## Required actions
1. Answer these questions from the article on PepsiCo's decision:
(a) Who is the Executive Director of Children of God for Life?
(b) What does HEK-293 stand for, according to the article?
(c) Which organization does Brad Mattes lead?
2. Carry on the article on PepsiCo's decision from the end of its final paragraph.

## Document text
PepsiCo announced Tuesday that it is giving into a petition made by anti-abortion organization Children of God for Life and other pro-life advocates who demanded in 2011 that the soft drink company stop using aborted fetal cell lines to develop flavor enhancers for its beverages.
"We are absolutely thrilled with PepsiCo's decision," said Debi Vinnedge, Children of God for Life's Executive Director. "They have listened to their customers and have made both a wise and profound statement of corporate integrity that deserves the utmost respect, admiration and support of the public."
PepsiCo's Vice President of Global Public Policy, Paul Boykas, even sent a letter to Children of God announcing the company's decision and confirmed that they will not be using HEK-293 (human embryonic kidney), or "any other tissues or cell lines derived from human embryos or fetuses for research." Boyakas admitted that the issue was a highly controversial one that had led way to "highly sensitive" internal discussion within the company.
"We took the matter very seriously," stated Boykas. "We have an official Statement on Responsible Research and we intend to live by that policy."
A number of other pro-life organizations who joined in the boycott of PepsiCo beverages last May celebrated the announcement and declared the boycott to be over.
"We are grateful to PepsiCo and especially to all those who sent a loud and clear message to the management of this company. It's incumbent upon us to closely monitor the situation to be sure that PepsiCo remains true to their word," said Brad Mattes, Executive Director of Life Issues Institute. "There are moral cell lines Senomyx can and should be using – not just for PepsiCo research but for all their customers."

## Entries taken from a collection
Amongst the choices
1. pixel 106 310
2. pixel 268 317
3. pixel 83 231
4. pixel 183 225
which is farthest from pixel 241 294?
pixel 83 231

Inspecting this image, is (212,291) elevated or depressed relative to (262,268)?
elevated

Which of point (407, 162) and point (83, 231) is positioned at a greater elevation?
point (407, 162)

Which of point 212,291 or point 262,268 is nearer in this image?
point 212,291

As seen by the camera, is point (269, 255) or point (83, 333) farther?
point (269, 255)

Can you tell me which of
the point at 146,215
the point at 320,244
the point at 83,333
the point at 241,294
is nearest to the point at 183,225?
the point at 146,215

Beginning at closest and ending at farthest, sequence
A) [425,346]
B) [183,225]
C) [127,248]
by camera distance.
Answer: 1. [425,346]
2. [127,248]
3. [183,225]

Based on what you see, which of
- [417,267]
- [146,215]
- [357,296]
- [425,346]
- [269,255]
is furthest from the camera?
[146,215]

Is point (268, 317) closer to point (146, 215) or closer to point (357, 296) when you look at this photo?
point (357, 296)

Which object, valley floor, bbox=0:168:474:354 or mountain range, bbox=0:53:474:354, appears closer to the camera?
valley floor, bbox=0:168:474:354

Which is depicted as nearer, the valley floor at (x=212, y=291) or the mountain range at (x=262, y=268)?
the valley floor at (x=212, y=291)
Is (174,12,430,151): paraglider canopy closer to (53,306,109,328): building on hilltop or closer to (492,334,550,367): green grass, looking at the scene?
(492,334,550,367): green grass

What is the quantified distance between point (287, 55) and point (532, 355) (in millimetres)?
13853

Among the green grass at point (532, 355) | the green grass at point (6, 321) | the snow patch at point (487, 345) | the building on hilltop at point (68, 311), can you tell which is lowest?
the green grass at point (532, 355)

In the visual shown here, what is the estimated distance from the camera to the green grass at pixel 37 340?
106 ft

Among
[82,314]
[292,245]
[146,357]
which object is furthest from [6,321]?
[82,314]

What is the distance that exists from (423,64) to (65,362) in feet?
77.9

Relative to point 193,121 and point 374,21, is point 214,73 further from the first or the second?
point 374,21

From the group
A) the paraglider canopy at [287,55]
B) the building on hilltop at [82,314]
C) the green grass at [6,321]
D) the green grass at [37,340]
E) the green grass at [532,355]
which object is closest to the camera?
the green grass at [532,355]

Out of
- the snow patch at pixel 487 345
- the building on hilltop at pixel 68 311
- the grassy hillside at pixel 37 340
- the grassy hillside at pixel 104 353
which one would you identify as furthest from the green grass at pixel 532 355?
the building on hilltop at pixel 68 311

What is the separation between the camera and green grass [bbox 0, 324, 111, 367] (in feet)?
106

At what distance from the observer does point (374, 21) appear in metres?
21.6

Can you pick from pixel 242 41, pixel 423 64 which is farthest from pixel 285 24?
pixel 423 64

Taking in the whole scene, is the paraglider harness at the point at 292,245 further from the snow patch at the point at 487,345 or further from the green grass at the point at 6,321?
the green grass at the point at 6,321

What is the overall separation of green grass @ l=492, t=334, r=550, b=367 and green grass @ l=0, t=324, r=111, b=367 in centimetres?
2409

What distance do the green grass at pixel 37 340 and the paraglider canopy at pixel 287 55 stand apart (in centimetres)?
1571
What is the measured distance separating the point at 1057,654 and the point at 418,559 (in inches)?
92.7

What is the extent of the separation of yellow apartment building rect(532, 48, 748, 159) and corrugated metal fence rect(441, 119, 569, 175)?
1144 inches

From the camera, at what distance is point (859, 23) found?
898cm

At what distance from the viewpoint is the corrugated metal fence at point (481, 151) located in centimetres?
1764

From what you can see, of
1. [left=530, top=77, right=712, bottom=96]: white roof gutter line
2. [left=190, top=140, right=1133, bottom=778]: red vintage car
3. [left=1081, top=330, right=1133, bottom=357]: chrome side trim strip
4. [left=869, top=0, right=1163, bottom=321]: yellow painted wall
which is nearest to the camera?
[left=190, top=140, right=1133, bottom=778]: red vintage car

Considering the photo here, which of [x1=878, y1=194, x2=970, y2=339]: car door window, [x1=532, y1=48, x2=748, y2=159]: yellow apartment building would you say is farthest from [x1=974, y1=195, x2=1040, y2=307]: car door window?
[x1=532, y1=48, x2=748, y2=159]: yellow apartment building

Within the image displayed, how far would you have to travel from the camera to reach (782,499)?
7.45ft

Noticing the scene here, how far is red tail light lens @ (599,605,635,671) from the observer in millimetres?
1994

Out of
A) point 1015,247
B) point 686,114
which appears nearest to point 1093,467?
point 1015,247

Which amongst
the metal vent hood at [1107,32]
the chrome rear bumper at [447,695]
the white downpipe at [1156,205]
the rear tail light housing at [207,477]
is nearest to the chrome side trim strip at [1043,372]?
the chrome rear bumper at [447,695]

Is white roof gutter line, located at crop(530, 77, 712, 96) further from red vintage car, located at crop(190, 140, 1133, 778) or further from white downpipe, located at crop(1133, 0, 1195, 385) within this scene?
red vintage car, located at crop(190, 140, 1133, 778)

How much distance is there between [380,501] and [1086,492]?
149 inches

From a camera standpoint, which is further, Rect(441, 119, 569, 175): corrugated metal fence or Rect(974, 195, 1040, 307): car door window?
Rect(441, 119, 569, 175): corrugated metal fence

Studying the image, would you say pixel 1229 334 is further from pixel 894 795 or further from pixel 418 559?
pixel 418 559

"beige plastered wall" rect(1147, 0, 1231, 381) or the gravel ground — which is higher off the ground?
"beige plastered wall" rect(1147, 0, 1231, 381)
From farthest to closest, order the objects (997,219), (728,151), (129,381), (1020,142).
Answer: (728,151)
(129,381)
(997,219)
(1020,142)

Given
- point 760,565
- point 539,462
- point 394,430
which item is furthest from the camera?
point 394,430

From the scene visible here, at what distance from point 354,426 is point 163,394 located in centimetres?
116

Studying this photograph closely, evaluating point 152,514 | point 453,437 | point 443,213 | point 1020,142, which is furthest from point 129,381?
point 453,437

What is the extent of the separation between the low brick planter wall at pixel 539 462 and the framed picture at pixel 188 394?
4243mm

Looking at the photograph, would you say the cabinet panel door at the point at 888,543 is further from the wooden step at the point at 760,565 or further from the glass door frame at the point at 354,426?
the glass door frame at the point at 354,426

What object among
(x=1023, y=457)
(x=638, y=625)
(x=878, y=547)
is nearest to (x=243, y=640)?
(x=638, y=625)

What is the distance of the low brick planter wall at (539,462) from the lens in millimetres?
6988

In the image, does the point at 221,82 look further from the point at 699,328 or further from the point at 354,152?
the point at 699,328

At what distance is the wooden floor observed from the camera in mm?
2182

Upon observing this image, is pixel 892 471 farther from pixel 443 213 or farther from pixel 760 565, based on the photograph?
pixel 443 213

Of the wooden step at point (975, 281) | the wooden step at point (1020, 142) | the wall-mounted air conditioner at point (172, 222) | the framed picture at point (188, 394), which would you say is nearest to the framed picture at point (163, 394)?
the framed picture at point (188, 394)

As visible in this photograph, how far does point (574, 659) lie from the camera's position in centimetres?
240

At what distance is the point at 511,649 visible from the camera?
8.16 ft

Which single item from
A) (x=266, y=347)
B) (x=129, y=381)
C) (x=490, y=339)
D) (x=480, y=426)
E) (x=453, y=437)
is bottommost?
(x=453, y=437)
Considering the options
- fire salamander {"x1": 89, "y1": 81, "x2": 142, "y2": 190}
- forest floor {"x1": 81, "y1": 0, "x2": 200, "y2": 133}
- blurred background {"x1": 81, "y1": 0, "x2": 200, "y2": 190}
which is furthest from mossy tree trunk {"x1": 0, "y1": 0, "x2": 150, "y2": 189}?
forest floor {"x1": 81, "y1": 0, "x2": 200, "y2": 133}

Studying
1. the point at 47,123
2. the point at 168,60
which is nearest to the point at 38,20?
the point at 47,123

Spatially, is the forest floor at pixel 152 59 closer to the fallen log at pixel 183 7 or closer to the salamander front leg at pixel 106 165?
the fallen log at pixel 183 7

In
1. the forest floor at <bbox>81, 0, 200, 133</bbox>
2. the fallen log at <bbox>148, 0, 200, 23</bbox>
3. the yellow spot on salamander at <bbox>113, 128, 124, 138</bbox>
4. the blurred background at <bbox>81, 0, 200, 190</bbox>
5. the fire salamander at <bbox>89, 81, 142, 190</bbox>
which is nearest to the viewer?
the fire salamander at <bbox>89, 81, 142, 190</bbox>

## Answers by item number
1.
(a) Debi Vinnedge
(b) Human embryonic kidney
(c) Life Issues Institute

2.
Senomyx, a California-based company, had entered a four-year agreement with PepsiCo in Aug. 2010, with a mission to "develop innovative flavor ingredients for the food, beverage, and ingredient supply industries." PepsiCo had been paying $30 million to Senomyx to develop and test new flavors. Part of the research included using cell lines to test flavors – chemical signals let the testers know they have an exact flavor match.
Vinnedge of Children of God for Life said back in 2011 that PepsiCo had many other options it could use for research instead of human embryonic kidney cells, including insect cells and yeast cells.
Now that the issue has been resolved, Vinnedge is calling on pro-life supporters to recognize the correct decision the company has made.
"Too often we seem to focus on the negatives and forget to take the time to let others know we appreciate their efforts. It is our sincere hope that the public will once again rise to the occasion en masse as they did in the boycott – but this time in appreciation and support of PepsiCo," she concluded.